Currently, food-quality inspectors obtain such information on random pieces of fruit by taste and by punching a steel cylinder into the apple to a specified depth. Measurements of the force needed on the cylinder indicate the apple’s firmness. The drawback is that these tests damage the sampled items, rendering them unavailable for sale even if they prove perfect.
Because the new technology is noninvasive, sampled fruit can remain in the food pipeline. Moreover, Lu says, the NIR analyses should be inexpensive enough to use on every apple moving through packinghouses.

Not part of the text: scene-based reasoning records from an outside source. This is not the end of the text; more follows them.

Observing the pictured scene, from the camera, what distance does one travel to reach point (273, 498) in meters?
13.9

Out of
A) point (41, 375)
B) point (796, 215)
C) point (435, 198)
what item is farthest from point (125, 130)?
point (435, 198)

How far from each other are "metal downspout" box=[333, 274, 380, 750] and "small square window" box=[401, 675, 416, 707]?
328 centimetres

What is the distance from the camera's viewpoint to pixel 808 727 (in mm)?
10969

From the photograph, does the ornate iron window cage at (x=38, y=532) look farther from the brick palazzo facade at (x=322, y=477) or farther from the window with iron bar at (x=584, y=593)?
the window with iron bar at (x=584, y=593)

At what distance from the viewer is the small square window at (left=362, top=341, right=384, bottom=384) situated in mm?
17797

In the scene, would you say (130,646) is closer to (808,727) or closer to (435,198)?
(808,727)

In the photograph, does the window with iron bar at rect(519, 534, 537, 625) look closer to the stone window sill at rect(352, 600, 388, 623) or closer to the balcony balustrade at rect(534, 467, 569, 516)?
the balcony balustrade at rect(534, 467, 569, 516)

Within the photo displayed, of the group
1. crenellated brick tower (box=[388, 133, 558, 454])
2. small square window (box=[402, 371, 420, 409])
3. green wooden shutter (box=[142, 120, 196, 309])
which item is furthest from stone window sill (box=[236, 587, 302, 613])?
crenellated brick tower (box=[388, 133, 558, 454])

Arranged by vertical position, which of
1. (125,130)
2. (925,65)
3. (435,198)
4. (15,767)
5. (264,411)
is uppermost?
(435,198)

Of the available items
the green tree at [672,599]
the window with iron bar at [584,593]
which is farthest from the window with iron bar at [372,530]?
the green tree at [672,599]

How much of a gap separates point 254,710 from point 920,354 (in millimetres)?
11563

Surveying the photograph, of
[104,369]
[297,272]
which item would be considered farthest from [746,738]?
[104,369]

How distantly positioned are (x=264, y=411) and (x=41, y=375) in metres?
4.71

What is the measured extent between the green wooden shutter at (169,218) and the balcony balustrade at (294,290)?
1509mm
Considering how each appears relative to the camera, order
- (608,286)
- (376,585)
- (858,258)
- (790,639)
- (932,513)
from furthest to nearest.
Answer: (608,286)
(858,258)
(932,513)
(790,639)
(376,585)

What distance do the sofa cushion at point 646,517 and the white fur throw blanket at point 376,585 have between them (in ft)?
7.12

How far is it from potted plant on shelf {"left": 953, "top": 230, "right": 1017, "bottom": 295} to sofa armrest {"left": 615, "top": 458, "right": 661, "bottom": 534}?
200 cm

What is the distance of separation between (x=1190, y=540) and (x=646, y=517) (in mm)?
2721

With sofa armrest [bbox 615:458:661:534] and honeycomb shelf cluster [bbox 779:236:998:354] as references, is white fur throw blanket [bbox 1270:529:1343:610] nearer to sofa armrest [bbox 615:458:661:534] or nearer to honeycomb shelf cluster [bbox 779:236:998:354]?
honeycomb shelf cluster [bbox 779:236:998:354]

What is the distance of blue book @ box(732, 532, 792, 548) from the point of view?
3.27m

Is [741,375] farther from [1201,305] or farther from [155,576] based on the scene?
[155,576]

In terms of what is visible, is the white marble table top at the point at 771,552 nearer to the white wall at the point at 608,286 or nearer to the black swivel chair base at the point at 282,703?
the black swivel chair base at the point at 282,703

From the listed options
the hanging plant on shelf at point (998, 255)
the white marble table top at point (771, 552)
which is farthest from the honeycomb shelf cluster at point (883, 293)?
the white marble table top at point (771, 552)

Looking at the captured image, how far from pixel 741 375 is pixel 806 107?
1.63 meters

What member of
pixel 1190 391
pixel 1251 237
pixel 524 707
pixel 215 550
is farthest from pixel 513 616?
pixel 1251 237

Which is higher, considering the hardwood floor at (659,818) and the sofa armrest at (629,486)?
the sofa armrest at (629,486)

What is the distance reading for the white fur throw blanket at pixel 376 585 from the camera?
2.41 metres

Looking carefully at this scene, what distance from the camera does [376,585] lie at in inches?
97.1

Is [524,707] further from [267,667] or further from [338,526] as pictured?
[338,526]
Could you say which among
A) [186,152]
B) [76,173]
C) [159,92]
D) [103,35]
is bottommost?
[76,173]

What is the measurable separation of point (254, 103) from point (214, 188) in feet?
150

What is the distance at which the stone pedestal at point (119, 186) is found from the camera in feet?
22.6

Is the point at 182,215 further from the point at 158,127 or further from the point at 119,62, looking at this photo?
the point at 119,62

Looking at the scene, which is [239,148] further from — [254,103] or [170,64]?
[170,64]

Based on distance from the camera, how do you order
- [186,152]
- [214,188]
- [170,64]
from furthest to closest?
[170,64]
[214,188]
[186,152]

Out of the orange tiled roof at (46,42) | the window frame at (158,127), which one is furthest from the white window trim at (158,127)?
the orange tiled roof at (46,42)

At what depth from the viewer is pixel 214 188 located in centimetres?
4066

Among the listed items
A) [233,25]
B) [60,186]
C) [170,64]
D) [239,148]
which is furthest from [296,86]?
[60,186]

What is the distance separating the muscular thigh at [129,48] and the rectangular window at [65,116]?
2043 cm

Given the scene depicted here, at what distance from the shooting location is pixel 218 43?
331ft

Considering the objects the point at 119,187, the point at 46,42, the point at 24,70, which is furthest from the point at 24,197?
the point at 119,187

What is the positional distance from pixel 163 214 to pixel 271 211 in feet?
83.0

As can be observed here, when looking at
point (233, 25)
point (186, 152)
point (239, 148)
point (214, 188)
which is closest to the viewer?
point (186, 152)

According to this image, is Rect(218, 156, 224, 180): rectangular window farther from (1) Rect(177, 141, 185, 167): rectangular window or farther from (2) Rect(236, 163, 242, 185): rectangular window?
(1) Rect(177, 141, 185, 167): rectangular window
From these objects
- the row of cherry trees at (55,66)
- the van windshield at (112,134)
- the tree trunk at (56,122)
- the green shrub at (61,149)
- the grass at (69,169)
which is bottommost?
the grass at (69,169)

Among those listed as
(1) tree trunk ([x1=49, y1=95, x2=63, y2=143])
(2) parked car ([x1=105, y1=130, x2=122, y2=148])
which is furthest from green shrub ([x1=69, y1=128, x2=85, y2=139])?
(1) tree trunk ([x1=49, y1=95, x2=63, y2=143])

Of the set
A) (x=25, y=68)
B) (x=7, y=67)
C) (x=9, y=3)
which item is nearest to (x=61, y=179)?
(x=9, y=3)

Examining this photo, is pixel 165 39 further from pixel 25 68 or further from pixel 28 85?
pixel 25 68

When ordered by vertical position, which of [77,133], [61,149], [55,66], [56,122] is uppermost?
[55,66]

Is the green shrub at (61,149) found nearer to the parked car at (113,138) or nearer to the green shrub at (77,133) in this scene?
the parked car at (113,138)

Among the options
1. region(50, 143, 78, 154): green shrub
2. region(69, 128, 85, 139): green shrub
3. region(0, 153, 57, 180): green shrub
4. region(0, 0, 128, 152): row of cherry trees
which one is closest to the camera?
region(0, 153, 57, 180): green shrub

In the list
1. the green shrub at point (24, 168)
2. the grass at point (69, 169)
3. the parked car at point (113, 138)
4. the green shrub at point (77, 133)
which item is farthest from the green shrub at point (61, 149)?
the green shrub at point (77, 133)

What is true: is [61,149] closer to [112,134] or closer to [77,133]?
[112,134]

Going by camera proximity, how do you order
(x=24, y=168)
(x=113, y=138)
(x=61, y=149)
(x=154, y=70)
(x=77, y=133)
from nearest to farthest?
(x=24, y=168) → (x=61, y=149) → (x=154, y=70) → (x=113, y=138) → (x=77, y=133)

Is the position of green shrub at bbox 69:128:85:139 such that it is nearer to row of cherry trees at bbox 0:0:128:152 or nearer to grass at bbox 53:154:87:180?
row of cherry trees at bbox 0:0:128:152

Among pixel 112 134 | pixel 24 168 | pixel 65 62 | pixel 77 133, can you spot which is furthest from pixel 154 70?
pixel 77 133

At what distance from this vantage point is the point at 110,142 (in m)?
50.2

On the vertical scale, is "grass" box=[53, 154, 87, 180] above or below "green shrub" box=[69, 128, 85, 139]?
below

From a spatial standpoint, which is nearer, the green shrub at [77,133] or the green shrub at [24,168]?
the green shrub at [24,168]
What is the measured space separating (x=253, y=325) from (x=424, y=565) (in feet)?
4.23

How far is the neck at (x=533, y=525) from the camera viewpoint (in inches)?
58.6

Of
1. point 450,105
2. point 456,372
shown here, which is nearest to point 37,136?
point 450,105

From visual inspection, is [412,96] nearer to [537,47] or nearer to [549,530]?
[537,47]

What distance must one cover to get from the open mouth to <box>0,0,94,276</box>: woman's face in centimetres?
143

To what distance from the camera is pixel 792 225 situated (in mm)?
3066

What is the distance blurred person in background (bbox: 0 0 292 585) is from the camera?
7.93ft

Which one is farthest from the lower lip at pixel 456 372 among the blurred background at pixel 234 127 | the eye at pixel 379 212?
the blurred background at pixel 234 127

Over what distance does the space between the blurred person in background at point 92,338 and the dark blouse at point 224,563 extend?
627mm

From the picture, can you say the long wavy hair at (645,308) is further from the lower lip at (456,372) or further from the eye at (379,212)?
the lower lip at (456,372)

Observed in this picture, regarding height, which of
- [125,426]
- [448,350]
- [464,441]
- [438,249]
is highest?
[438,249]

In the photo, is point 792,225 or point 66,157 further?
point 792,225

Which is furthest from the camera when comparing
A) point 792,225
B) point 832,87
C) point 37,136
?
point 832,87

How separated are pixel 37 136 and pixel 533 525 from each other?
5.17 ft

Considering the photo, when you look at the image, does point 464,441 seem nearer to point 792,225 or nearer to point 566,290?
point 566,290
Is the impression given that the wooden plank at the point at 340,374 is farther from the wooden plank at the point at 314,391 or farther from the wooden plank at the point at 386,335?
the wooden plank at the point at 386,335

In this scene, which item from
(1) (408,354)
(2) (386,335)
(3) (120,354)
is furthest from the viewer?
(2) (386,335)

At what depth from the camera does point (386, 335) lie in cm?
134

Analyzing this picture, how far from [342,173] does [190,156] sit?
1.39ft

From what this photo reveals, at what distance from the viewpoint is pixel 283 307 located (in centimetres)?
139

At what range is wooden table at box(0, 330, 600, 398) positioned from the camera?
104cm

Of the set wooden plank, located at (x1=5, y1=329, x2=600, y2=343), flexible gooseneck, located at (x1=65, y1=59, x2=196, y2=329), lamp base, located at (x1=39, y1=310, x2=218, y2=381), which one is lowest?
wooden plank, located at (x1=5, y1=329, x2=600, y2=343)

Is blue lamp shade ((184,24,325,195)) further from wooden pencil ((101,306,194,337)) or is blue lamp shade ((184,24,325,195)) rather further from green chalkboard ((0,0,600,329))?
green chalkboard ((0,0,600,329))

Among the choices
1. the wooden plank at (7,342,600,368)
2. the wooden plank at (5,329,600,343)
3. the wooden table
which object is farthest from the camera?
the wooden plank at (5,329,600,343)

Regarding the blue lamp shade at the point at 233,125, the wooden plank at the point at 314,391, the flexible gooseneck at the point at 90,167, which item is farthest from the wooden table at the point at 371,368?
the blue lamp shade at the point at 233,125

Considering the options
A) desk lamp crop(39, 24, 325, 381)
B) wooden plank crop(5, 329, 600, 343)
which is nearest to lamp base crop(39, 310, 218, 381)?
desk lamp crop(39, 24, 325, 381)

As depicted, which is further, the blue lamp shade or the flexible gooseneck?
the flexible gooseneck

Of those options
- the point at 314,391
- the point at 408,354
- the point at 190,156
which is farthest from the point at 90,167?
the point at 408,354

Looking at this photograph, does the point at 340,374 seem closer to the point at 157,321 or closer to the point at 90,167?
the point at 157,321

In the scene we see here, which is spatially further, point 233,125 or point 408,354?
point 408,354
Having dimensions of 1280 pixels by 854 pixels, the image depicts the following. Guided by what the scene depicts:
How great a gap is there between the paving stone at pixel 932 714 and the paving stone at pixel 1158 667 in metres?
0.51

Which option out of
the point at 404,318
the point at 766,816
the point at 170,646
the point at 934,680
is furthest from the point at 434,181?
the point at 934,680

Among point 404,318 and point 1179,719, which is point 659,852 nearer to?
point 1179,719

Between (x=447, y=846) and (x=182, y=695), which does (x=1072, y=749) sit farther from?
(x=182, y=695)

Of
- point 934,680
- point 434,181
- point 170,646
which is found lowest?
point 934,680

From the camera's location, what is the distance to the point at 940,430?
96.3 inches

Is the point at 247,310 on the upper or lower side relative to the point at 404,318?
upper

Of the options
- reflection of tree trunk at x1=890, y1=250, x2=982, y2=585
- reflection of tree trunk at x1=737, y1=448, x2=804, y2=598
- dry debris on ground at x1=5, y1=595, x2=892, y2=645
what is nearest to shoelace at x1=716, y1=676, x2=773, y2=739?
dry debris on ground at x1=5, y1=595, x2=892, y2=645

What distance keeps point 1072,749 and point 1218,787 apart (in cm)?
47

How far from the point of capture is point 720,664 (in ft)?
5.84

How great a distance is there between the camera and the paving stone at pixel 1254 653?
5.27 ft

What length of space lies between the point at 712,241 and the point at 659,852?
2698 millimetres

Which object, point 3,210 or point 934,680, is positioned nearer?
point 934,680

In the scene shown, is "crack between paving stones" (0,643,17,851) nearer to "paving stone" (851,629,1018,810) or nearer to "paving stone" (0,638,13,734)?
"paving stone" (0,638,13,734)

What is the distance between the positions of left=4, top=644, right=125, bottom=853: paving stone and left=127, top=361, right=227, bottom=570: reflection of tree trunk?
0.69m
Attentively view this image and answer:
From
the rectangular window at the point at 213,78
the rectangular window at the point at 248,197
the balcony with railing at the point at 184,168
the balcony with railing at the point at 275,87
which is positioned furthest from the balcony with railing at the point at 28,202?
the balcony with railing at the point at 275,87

Scanning more than skin deep
In Michigan, a major apple-producing state, most packinghouses currently employ digital imaging to sort fruit by size or to identify externally defective apples that need to be culled. However, Lu points out, “that system is literally skin-deep. It can’t detect bruises.”
By coupling a camera’s conventional visual data with analyses of reflected light outside the visual range, Lu can find bruises that don’t show on the surface. But his primary focus, at this point, is optimizing the system to evaluate two other features.
Some of the NIR light directed at fruit will penetrate 10 millimeters or so–about the same depth that mechanical firmness gauges now reach, Lu says. Some of that light will bounce back at a different wavelength. Lu has developed software that correlates the relative sugar content of that internal tissue to the wavelength of reemitted light.
Some shoppers want their apples sweet and others prefer them tart. Lu’s data would enable packers to sort the fruit by sugar content–and perhaps tangy acidity–and tailor the marketing.
What’s more, Lu explains, data on the light scattering offers clues to the fruit’s texture–specifically, to its density, which correlates with crispness. “Traditional NIR technology cannot measure firmness with the required accuracy,” Lu says. So, his group is looking to go beyond NIR to a form of imaging spectroscopy “to detect firmness as well as sugar content.”
Conventional NIR spectroscopy, he says, “basically gives you a point measurement,” with no spatial information. The imaging component of the new spectral studies broadens the sampling to give a “spectral signature” for the entire sample of fruit hit by the light beam. A more detailed description of the technique must await patent filings on the technology, Lu says.
Pilot testing of integrated systems offering these sampling capabilities may begin in a couple years, Lu says. He envisions packinghouses eventually incorporating them for the evaluation of every piece moving along the line. With the appropriate calibration, he predicts, the technology should extend such remote evaluation of similar sensory characteristics to cherries, peaches, pears, and even oranges.